Southern Technology Opportunities & Challenges
Biotech, nanotech, IT, alternative energy, and other high-tech firms are advancing in the Southern region of the U.S., while still faced with today's economic uncertainties, social and environmental issues, and competition for talent.
Susan Avery (Southern Tech Sites 2008)
Market forces shaping high-tech developments in the Southern states are the same trends affecting technology industries throughout the United States and around the world. Economic uncertainties, social and environmental issues, and global competition for talent as well as markets - combined with an endless demand in all fields for continuous innovation - ensure plenty of opportunities - and challenges - for high-tech ventures everywhere.
In the southern United States most technology clusters are seeing growth, perhaps better than in the rest of the country overall. Nanotechnology continues to pervade every industry, with the major nanotech hubs of Houston, Austin, Dallas-Fort Worth, Atlanta, and North Carolina's Research Triangle being joined by new clusters gaining strength in Oklahoma, Missouri, Tennessee, and Florida, plus scattered nano-related activity in all of the other Southern states.
The bioscience industries are seeing employment growth throughout the South, with different industry sectors growing faster in varied locations. Advanced manufacturing is growing throughout the region as well, and demand for information technology services remains high, even in industries that are laying off large numbers of white-collar workers.
One of the hottest R&D fields right now is energy, with even rural areas of the South benefiting from investments in cellulosic ethanol and other bio-energy projects, as well as wind and solar power installations. Meanwhile, research universities, government laboratories, and private companies throughout the South - both startups and large corporations - continue to advance power storage technologies, from large-scale fuel cells to tiny nanoscale batteries.
The boundaries between biotech, nanotech, information technology, and advanced manufacturing are blurring as these fields become increasingly interconnected. Even highly specialized R&D programs now require multidisciplinary teams of researchers, and these programs are proliferating.
In North Carolina alone, there were at least 27 university-based nanotechnology centers and institutes in 2007, according to a report on nanobiotechnology released last year by the North Carolina Biotechnology Center, and more have been established since then. The Joint School of Nanoscience and Nanoengineering, for example, a partnership between the University of North Carolina Greensboro and North Carolina A&T State University, is a new graduate program that will focus on nanobioscience, nanotechnology, and environmental nanoscience. The two institutions are developing the Gateway University Research Park in Greensboro, where a new building for the school is planned.

+ + + + +

AIM OF THE TASK = Continue the article on Southern high-tech industries from the point where it ends.

+ + + + +

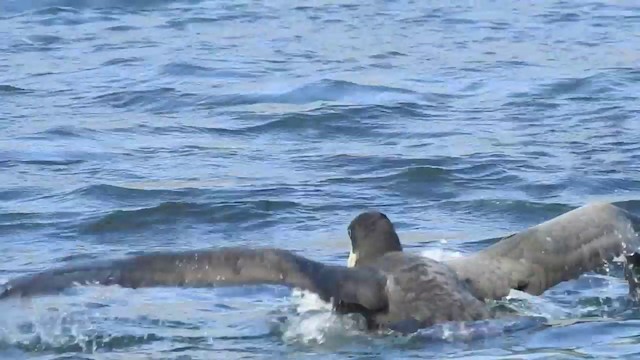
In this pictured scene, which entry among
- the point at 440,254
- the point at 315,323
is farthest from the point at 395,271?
the point at 440,254

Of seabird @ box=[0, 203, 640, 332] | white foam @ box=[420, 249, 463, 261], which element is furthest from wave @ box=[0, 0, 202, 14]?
seabird @ box=[0, 203, 640, 332]

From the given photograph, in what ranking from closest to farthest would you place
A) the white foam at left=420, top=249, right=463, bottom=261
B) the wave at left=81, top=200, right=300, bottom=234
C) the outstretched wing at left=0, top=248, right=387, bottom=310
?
the outstretched wing at left=0, top=248, right=387, bottom=310 < the white foam at left=420, top=249, right=463, bottom=261 < the wave at left=81, top=200, right=300, bottom=234

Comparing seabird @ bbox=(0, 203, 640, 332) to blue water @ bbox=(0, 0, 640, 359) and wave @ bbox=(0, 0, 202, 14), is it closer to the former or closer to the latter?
blue water @ bbox=(0, 0, 640, 359)

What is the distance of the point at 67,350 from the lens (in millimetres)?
7520

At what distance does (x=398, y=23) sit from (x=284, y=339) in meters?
9.36

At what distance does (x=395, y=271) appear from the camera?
756cm

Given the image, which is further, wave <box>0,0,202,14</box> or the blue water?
wave <box>0,0,202,14</box>

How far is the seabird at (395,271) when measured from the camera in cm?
716

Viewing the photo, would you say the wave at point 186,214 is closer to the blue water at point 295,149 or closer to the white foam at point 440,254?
the blue water at point 295,149

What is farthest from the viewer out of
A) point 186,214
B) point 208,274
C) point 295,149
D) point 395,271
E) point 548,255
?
point 295,149

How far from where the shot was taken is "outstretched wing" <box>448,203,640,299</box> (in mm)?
7859

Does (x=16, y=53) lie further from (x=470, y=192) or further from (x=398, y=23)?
Result: (x=470, y=192)

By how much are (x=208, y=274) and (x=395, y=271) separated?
85 centimetres

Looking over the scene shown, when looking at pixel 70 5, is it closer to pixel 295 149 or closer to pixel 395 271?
pixel 295 149
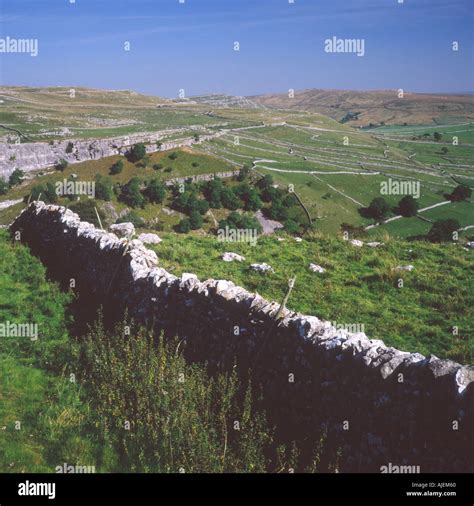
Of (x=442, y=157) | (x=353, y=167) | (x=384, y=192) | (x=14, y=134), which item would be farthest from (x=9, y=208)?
(x=442, y=157)

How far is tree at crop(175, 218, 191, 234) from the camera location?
9681 centimetres

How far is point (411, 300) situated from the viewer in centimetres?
1372

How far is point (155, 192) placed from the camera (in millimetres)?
111250

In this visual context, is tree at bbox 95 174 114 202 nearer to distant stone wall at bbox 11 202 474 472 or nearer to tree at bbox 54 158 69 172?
tree at bbox 54 158 69 172

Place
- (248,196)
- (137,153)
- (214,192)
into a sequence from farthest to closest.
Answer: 1. (137,153)
2. (214,192)
3. (248,196)

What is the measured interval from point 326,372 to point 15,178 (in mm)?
130307

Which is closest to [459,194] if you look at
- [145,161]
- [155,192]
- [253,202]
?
[253,202]

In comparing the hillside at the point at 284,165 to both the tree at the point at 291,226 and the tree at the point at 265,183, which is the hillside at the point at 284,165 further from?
the tree at the point at 291,226

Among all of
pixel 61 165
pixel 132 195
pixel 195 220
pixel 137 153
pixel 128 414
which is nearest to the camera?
pixel 128 414

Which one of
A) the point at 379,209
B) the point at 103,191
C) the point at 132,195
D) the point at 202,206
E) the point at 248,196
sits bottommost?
the point at 379,209

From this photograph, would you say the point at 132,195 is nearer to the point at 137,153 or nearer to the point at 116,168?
the point at 116,168

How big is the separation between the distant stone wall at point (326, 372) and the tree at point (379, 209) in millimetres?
94772

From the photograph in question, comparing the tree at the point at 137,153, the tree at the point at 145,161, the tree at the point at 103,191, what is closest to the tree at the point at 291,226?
the tree at the point at 103,191
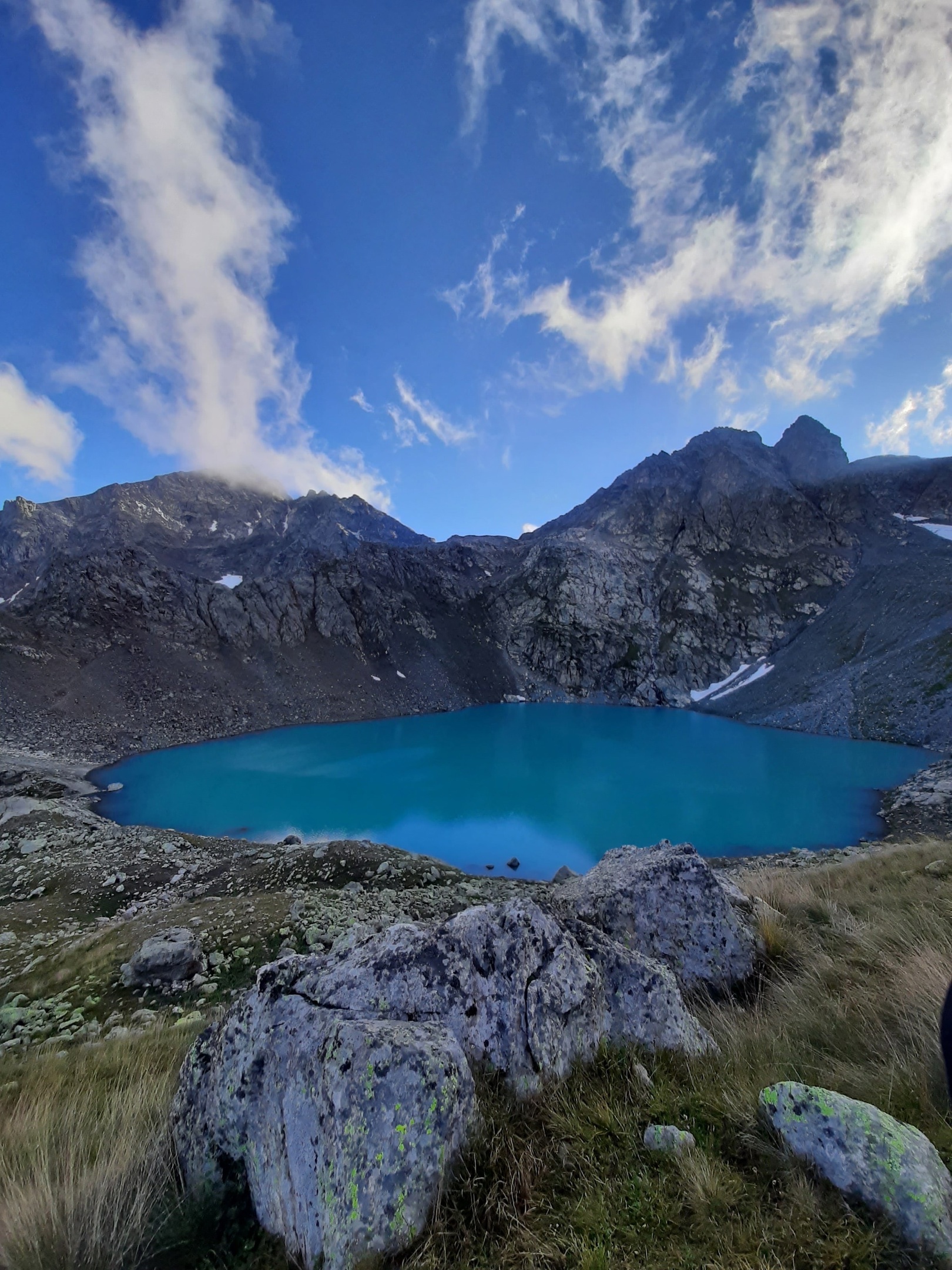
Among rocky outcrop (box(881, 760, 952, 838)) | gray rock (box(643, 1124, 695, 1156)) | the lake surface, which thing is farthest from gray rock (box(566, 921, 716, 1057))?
rocky outcrop (box(881, 760, 952, 838))

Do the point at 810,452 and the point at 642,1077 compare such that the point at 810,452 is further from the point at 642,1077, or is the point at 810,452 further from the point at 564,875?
the point at 642,1077

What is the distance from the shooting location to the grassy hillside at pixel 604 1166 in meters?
2.06

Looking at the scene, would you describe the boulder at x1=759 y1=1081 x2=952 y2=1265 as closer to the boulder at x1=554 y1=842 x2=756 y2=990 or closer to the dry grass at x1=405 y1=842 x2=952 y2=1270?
the dry grass at x1=405 y1=842 x2=952 y2=1270

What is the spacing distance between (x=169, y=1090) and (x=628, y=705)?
240 feet

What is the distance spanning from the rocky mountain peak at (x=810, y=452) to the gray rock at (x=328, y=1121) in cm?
11885

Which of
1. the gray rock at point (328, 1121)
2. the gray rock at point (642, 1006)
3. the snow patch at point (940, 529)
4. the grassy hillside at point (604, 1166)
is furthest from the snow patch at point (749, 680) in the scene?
the gray rock at point (328, 1121)

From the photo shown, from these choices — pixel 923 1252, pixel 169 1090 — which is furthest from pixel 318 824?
pixel 923 1252

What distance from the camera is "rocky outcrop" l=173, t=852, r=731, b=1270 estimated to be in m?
2.45

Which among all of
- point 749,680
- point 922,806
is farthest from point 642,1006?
point 749,680

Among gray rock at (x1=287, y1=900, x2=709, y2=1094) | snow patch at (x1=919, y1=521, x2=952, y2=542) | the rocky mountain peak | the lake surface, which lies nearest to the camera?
gray rock at (x1=287, y1=900, x2=709, y2=1094)

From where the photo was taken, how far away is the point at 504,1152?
2609 millimetres

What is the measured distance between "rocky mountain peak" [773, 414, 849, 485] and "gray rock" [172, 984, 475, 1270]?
119 meters

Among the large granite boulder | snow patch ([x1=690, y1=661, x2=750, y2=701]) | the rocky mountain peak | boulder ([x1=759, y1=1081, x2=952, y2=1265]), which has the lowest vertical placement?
snow patch ([x1=690, y1=661, x2=750, y2=701])

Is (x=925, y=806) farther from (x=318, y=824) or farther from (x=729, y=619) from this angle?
(x=729, y=619)
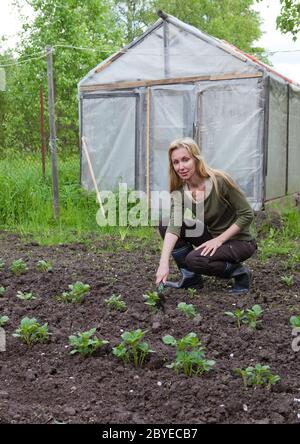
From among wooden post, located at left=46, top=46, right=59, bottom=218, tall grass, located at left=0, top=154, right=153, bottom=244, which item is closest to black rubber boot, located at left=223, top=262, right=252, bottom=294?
tall grass, located at left=0, top=154, right=153, bottom=244

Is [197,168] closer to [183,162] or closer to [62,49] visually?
[183,162]

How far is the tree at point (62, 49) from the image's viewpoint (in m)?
12.3

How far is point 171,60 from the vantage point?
8156 mm

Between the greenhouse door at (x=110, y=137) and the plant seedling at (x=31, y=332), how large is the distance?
5540 mm

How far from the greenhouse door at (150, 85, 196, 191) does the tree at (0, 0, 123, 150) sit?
336cm

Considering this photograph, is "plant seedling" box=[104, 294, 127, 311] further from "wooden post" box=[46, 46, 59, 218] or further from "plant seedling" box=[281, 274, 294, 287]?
"wooden post" box=[46, 46, 59, 218]

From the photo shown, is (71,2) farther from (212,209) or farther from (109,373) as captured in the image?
(109,373)

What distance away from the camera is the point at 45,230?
22.0 ft

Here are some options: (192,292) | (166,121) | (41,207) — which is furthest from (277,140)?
(192,292)

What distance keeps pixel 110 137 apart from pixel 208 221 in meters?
4.96

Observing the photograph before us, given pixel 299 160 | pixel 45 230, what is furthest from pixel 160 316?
pixel 299 160

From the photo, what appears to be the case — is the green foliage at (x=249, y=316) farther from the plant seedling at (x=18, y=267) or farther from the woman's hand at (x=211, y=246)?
the plant seedling at (x=18, y=267)

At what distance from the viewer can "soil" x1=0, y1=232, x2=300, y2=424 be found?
7.59 ft
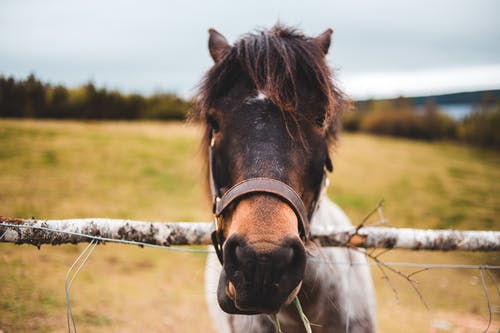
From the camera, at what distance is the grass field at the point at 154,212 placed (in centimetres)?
518

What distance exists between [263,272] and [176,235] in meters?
0.83

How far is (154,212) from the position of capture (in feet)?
39.5

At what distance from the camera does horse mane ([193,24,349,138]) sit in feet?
5.32

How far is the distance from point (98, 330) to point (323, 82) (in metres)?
4.55

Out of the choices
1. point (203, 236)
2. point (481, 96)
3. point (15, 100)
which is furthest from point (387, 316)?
point (481, 96)

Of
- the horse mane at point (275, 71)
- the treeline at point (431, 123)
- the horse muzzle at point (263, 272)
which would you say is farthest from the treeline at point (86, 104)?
the treeline at point (431, 123)

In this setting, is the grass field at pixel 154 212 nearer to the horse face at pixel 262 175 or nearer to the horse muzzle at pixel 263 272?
the horse face at pixel 262 175

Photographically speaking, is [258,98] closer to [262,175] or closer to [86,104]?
[262,175]

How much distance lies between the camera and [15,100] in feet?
65.3

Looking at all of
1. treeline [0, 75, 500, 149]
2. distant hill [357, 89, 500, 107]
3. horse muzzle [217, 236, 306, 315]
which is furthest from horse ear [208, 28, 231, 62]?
distant hill [357, 89, 500, 107]

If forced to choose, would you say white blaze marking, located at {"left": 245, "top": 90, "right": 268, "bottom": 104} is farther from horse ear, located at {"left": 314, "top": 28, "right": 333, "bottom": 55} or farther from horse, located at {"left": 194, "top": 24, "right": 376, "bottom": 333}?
horse ear, located at {"left": 314, "top": 28, "right": 333, "bottom": 55}

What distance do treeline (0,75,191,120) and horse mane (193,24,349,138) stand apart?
17907 mm

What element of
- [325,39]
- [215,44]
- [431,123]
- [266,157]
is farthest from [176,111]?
[266,157]

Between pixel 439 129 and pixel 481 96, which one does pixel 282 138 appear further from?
pixel 481 96
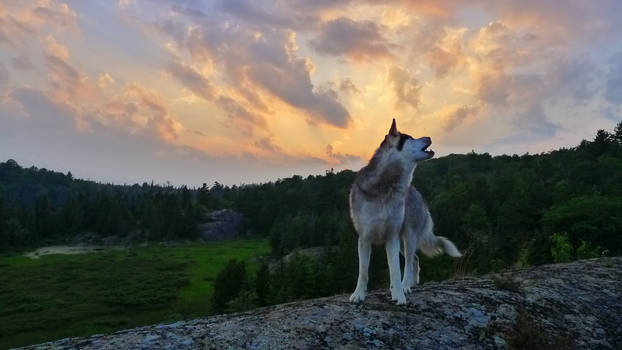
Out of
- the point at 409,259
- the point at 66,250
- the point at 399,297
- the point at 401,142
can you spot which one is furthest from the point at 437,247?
the point at 66,250

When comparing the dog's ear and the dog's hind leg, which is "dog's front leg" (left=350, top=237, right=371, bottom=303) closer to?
the dog's hind leg

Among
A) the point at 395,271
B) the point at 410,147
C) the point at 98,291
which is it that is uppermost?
the point at 410,147

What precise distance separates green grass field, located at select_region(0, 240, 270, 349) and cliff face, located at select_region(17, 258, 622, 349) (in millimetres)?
48871

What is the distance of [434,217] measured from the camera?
7506 centimetres

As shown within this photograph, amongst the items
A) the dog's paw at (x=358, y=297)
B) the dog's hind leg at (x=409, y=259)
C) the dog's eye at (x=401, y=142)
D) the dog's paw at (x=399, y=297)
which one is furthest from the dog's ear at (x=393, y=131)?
the dog's paw at (x=358, y=297)

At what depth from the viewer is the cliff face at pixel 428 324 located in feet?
21.5

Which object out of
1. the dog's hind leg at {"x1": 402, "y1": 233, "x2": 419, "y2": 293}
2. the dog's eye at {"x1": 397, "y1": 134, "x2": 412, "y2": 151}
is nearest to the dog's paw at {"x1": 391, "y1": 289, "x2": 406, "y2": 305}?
the dog's hind leg at {"x1": 402, "y1": 233, "x2": 419, "y2": 293}

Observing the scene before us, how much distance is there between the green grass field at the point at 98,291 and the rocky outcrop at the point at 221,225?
39515 mm

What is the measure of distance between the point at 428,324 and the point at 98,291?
77.9 m

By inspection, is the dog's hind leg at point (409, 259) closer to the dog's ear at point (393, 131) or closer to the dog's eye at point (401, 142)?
the dog's eye at point (401, 142)

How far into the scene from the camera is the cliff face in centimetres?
656

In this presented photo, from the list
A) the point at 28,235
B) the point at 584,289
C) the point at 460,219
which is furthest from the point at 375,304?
the point at 28,235

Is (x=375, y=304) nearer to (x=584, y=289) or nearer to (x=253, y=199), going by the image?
(x=584, y=289)

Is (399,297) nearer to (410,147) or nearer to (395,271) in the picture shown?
(395,271)
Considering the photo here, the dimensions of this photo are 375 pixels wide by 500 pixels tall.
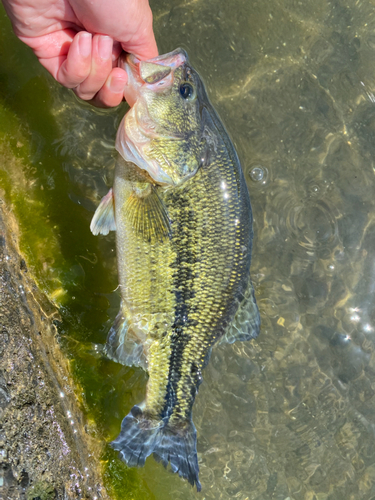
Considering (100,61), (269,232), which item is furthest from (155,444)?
(100,61)

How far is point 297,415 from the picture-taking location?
3.25m

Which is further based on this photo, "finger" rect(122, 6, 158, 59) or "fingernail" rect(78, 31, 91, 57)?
"finger" rect(122, 6, 158, 59)

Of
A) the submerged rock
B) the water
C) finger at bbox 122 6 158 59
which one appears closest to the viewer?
the submerged rock

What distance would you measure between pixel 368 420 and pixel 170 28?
11.7 feet

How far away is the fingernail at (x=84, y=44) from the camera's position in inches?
83.3

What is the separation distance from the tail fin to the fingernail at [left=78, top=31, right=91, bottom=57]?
2089 mm

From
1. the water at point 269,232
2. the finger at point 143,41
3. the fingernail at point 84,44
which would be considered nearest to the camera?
the fingernail at point 84,44

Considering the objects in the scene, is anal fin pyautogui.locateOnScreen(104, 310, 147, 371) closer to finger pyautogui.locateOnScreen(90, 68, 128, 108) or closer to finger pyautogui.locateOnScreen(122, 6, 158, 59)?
finger pyautogui.locateOnScreen(90, 68, 128, 108)

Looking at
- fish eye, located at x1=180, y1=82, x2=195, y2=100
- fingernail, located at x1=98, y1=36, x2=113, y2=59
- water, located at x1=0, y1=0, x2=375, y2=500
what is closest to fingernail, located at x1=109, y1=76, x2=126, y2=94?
fingernail, located at x1=98, y1=36, x2=113, y2=59

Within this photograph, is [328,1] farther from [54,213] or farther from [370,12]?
[54,213]

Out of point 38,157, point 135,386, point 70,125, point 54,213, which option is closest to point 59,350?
point 135,386

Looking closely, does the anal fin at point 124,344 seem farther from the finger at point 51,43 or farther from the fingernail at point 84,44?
the finger at point 51,43

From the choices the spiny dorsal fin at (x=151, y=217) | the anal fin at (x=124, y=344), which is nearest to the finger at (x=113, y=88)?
the spiny dorsal fin at (x=151, y=217)

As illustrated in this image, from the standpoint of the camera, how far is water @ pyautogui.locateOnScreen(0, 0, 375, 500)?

+ + + + +

SOLVED EXERCISE =
Also in North Carolina, completion of the David H. Murdock Research Institute, centerpiece of the North Carolina Research Campus (NCRC) under construction north of Charlotte in Kannapolis, is scheduled for this fall. More than a million square feet of office and laboratory space are planned at the 350-acre campus, which will focus on nutrition, health, and biotech research. David Murdock, owner of Dole Foods Company, is the visionary behind the NCRC, dedicating more than a billion dollars of his own funds to its development.
In Alabama, the Hudson-Alpha Institute for Biotechnology's 270,000-square-foot facility at Huntsville's Cummings Research Park held its formal grand opening in April 2008, but the ribbon-cutting of its Associates Wing, filled to capacity with 12 biotech tenants, had already taken place in November 2007. The institute's research focuses on "personalized medicine," which uses DNA mapping technologies; it recently established the new Genomic Technology Center for Public Health and Food Safety.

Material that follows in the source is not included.